-- WHAT YOU ARE ASKED TO DO --
Pick out and copy every line in the listing below that contains the string "scene". Case counts.

-- RECORDS TO USE --
>> START
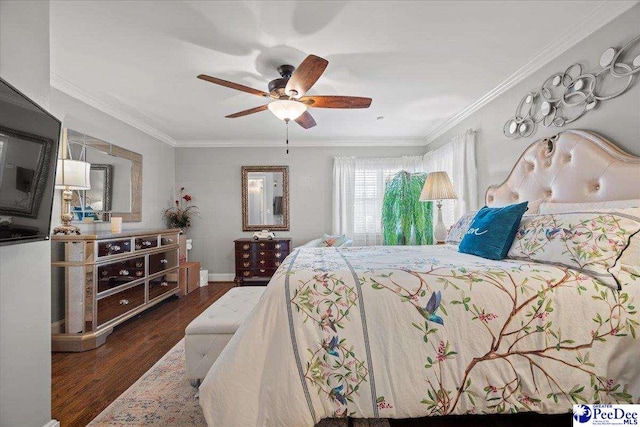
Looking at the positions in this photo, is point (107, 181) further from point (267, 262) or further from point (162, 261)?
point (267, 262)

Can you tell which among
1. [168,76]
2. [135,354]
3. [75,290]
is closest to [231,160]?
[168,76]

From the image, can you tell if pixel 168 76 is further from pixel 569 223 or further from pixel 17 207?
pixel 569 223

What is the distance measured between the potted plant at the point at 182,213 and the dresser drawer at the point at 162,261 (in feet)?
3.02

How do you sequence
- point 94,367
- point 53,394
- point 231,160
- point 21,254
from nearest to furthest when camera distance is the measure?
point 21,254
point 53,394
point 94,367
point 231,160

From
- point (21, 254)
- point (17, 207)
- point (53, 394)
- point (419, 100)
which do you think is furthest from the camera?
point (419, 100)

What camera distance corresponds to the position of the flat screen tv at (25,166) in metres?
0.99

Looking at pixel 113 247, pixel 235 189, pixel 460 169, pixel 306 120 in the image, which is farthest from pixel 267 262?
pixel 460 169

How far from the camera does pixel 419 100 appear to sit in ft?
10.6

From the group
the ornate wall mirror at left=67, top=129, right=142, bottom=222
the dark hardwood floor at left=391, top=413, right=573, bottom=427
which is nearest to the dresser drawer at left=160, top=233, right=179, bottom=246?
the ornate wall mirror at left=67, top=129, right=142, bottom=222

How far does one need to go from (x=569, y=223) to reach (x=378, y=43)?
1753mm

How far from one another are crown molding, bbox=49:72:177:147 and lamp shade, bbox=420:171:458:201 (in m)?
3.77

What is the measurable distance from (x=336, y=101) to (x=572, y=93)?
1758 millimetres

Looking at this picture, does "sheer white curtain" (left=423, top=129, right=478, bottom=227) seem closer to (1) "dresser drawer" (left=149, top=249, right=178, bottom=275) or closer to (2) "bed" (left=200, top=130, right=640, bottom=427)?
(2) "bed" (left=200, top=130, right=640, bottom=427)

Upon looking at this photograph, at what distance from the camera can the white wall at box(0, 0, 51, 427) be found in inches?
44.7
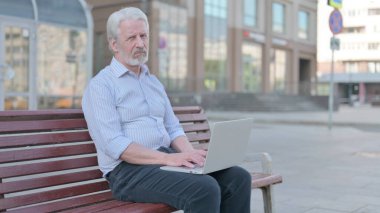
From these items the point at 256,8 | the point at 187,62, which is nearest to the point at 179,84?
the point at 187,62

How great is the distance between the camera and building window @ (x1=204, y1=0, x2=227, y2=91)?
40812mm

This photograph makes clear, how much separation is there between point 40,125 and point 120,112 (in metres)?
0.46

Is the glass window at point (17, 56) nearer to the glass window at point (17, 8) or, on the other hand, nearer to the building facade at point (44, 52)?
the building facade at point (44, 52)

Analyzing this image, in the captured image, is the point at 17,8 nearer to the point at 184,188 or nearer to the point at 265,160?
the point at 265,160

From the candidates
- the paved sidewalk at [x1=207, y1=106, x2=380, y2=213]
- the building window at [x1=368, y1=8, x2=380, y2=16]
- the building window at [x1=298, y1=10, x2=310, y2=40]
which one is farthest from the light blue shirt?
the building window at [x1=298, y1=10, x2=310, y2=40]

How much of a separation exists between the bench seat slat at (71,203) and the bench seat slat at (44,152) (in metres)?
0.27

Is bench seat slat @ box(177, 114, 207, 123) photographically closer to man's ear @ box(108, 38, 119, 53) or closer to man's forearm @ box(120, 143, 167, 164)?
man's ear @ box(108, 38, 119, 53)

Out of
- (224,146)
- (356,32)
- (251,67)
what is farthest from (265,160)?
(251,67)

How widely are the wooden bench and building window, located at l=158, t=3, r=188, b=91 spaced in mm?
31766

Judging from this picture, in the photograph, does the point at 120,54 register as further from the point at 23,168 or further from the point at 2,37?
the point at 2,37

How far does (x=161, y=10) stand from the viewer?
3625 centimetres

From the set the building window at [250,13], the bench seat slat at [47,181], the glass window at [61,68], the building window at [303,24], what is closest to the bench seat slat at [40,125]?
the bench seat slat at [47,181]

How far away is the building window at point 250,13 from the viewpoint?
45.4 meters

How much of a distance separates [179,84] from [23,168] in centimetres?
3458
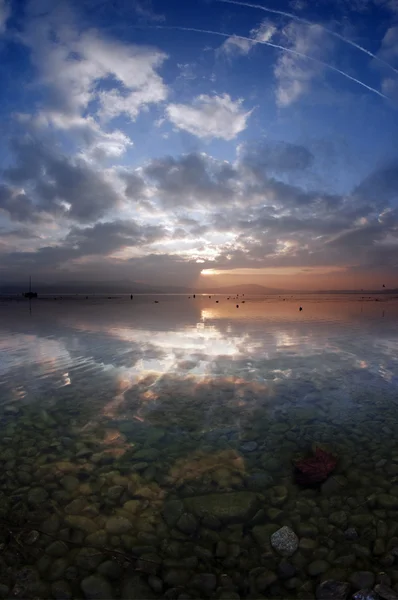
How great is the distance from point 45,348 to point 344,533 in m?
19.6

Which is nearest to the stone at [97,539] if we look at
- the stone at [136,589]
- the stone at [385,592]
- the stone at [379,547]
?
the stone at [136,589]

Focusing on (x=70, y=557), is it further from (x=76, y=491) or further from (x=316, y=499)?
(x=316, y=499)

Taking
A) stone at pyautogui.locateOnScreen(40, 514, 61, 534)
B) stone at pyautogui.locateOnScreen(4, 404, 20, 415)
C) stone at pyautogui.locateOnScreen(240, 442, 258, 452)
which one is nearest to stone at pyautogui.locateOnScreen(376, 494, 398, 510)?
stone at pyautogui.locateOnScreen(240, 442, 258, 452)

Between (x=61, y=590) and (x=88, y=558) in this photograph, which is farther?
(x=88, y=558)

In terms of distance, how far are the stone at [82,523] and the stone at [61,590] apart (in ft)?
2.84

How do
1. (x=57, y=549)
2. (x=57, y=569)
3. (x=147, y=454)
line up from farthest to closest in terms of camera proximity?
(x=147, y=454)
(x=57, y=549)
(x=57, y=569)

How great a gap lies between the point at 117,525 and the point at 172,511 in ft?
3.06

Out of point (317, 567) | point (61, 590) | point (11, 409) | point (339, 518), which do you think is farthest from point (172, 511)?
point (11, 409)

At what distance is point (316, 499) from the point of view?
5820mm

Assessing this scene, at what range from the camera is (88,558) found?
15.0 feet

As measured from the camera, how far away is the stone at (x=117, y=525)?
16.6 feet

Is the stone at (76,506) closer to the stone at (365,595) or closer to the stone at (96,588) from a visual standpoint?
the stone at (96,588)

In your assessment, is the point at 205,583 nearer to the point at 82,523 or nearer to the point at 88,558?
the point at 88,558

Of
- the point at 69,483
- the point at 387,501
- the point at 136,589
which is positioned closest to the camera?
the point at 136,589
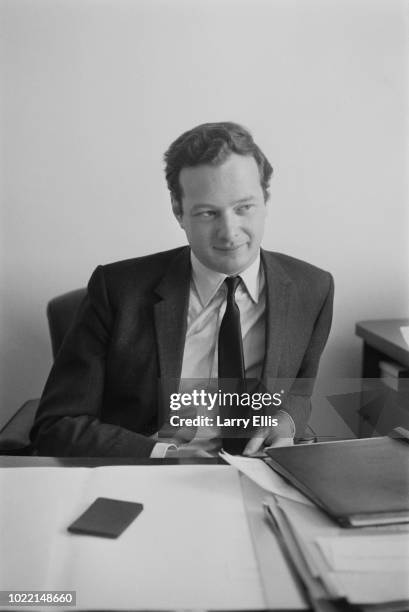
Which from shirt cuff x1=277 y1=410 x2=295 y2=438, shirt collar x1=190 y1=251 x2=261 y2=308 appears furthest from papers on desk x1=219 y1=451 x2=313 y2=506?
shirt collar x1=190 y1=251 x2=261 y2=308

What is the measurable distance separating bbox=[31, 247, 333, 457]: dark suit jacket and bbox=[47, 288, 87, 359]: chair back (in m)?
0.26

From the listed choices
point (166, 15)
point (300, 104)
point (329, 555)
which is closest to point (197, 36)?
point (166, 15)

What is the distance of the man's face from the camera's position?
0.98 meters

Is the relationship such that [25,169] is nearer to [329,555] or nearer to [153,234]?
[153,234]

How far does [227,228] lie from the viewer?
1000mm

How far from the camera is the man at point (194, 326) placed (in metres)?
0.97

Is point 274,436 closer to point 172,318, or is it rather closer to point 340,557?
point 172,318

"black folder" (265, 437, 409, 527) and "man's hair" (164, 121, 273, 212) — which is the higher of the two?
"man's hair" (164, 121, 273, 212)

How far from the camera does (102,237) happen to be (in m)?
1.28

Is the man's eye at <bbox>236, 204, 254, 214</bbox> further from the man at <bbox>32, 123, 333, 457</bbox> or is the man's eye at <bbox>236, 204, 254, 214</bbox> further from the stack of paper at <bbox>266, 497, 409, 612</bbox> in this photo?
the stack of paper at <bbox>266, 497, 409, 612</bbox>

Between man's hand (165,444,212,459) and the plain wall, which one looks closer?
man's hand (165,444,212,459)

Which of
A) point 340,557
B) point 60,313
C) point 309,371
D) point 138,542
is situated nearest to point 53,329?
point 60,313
>> END
>> START
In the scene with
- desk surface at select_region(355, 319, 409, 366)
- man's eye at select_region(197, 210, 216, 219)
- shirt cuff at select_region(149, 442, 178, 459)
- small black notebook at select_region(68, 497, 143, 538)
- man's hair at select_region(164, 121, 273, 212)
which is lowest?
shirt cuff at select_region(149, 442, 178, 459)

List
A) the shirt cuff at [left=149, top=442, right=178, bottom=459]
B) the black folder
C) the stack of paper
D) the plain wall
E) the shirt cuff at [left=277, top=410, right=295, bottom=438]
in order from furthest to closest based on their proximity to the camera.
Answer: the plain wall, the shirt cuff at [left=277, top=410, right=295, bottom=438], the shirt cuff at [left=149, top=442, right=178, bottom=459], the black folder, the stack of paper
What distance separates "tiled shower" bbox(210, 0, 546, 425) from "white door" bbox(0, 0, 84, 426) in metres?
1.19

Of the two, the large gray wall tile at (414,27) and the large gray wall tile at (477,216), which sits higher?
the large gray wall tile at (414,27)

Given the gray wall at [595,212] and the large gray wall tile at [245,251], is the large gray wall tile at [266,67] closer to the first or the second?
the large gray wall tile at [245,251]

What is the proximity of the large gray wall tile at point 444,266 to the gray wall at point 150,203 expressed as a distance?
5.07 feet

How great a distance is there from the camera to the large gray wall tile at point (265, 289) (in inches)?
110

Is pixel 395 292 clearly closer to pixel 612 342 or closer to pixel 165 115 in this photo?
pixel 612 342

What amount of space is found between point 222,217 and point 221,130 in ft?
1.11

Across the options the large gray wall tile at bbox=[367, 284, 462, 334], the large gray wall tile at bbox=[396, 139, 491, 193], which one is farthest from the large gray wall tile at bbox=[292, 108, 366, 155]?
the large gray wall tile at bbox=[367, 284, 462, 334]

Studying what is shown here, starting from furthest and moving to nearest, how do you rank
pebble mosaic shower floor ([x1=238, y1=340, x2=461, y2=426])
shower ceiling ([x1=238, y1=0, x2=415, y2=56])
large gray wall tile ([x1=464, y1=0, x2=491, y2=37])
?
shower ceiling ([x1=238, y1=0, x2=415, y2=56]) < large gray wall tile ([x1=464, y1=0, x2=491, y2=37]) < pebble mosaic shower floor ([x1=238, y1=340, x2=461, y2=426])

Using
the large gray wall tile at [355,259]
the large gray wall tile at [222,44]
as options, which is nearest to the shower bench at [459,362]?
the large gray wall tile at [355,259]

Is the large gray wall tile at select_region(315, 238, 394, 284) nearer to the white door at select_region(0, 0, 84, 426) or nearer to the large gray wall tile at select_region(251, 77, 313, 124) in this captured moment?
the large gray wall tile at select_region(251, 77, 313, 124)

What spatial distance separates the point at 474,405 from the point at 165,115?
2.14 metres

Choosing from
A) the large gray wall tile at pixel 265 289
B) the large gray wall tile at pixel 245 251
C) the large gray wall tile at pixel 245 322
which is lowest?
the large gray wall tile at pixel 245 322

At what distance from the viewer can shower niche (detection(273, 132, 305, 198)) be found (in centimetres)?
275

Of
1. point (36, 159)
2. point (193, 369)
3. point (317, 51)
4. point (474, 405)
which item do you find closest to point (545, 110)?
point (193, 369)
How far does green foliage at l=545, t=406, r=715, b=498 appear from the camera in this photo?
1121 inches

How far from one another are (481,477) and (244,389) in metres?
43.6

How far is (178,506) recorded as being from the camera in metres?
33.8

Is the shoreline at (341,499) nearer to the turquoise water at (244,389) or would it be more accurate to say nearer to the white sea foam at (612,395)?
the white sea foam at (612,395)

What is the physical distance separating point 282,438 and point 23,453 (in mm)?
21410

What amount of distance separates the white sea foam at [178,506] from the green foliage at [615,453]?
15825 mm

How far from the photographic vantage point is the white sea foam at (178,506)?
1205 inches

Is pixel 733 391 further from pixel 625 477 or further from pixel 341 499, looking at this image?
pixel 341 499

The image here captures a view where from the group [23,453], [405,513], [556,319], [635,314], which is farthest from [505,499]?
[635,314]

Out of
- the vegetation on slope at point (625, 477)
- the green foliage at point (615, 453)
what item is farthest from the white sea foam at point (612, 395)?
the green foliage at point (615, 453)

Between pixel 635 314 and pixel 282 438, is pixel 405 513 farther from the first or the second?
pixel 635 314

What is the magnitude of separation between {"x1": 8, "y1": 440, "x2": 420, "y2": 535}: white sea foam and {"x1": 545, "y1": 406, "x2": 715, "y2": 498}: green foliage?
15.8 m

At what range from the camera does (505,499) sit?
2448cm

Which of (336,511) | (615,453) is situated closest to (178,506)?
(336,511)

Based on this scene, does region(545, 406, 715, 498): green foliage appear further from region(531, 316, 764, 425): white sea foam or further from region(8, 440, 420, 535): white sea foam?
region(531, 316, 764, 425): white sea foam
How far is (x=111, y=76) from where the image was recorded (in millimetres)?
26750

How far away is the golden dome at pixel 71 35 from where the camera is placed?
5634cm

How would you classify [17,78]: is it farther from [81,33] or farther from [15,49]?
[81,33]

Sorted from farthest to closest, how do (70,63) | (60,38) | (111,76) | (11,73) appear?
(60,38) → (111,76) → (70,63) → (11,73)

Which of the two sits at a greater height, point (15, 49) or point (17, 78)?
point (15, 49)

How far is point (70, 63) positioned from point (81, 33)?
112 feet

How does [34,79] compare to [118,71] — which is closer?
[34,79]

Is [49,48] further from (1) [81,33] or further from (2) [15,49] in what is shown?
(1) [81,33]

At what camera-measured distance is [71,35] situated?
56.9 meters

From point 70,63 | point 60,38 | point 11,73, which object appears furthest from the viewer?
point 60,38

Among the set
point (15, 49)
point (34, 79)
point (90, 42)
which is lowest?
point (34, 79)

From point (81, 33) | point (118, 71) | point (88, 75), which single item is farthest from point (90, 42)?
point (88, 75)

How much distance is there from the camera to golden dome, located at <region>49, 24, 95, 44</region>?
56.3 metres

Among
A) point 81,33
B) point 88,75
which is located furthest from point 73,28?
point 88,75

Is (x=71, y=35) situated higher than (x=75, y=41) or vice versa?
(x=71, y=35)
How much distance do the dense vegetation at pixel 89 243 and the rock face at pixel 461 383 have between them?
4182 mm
>> END
-- EXPECTED ANSWER --
Assessing this scene, at what range from the camera is (88,558) found?
In the scene with
Based on this scene, does region(545, 406, 715, 498): green foliage appear further from region(531, 316, 764, 425): white sea foam or further from region(8, 440, 420, 535): white sea foam?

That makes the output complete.